Two-thirds of prospective home buyers feel that Australia’s housing market is vulnerable to a significant correction, a new survey reveals.
The housing market sentiment survey conducted by CoreLogic RP Data and Nine Rewards in September saw 1,021 respondents comment on what they expected for housing market conditions. It revealed that 68% of respondents believed there may be a correction, which is the highest reading the survey has received.
More than half of all respondents in each region felt that the housing market could see a significant correction. In Sydney and Melbourne – where values have recorded the greatest surge over the last two years – the proportion of respondents that felt the market was vulnerable to a significant correction was 68.6% and 67.3% respectively.
Even respondents from areas where values have seen minimal growth over recent years were inclined to think a significant correction is a possibility.
Although, the survey also revealed that the vast majority of respondents continue to feel that it is a good time to buy property. Over the September 2014 quarter, 66% of respondents felt that now was a good time to buy a property. However, the proportion has fallen from 71% of respondents over the June quarter.
Cameron Kusher, RP Data’s senior research analyst, said that the decrease in those who felt it is a good time to buy is no surprise.
“Most respondents still felt as if it is a good time to buy property, although with the current growth period having run for so long it isn’t a surprise to see a slight fall in the proportion of respondents who think now is a good time to buy.”
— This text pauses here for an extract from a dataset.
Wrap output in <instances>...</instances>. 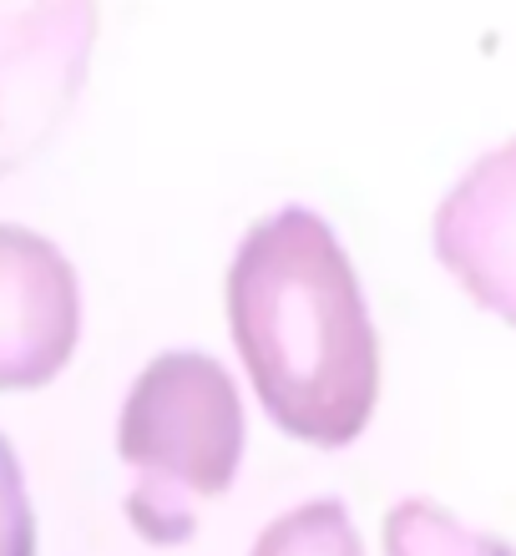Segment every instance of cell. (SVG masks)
<instances>
[{"mask_svg":"<svg viewBox=\"0 0 516 556\" xmlns=\"http://www.w3.org/2000/svg\"><path fill=\"white\" fill-rule=\"evenodd\" d=\"M81 344V278L51 238L0 223V390H41Z\"/></svg>","mask_w":516,"mask_h":556,"instance_id":"cell-4","label":"cell"},{"mask_svg":"<svg viewBox=\"0 0 516 556\" xmlns=\"http://www.w3.org/2000/svg\"><path fill=\"white\" fill-rule=\"evenodd\" d=\"M228 334L284 435L344 451L380 400V339L340 233L304 203L259 218L228 264Z\"/></svg>","mask_w":516,"mask_h":556,"instance_id":"cell-1","label":"cell"},{"mask_svg":"<svg viewBox=\"0 0 516 556\" xmlns=\"http://www.w3.org/2000/svg\"><path fill=\"white\" fill-rule=\"evenodd\" d=\"M249 556H365V546L340 496H314L274 516Z\"/></svg>","mask_w":516,"mask_h":556,"instance_id":"cell-7","label":"cell"},{"mask_svg":"<svg viewBox=\"0 0 516 556\" xmlns=\"http://www.w3.org/2000/svg\"><path fill=\"white\" fill-rule=\"evenodd\" d=\"M385 556H516V546L461 527L436 501L405 496L385 516Z\"/></svg>","mask_w":516,"mask_h":556,"instance_id":"cell-6","label":"cell"},{"mask_svg":"<svg viewBox=\"0 0 516 556\" xmlns=\"http://www.w3.org/2000/svg\"><path fill=\"white\" fill-rule=\"evenodd\" d=\"M97 46V0H0V182L72 122Z\"/></svg>","mask_w":516,"mask_h":556,"instance_id":"cell-3","label":"cell"},{"mask_svg":"<svg viewBox=\"0 0 516 556\" xmlns=\"http://www.w3.org/2000/svg\"><path fill=\"white\" fill-rule=\"evenodd\" d=\"M243 400L234 375L198 350L158 354L117 415V455L133 470L127 521L142 542L183 546L192 501L223 496L243 466Z\"/></svg>","mask_w":516,"mask_h":556,"instance_id":"cell-2","label":"cell"},{"mask_svg":"<svg viewBox=\"0 0 516 556\" xmlns=\"http://www.w3.org/2000/svg\"><path fill=\"white\" fill-rule=\"evenodd\" d=\"M0 556H36V511L26 496V470L5 435H0Z\"/></svg>","mask_w":516,"mask_h":556,"instance_id":"cell-8","label":"cell"},{"mask_svg":"<svg viewBox=\"0 0 516 556\" xmlns=\"http://www.w3.org/2000/svg\"><path fill=\"white\" fill-rule=\"evenodd\" d=\"M436 258L476 304L516 324V142L476 157L430 228Z\"/></svg>","mask_w":516,"mask_h":556,"instance_id":"cell-5","label":"cell"}]
</instances>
The survey revealed that only 52.8% of respondents thought now was a good time to buy in Sydney – the lowest of all the capital cities. Meanwhile, 78.2% of respondents thought that now was a good time to sell in Sydney – the highest of all the capital cities. As Sydney has recorded the strongest capital gains over the last two years, this agrees with Kusher’s statement that home buyers would be cynical about any further capital gains.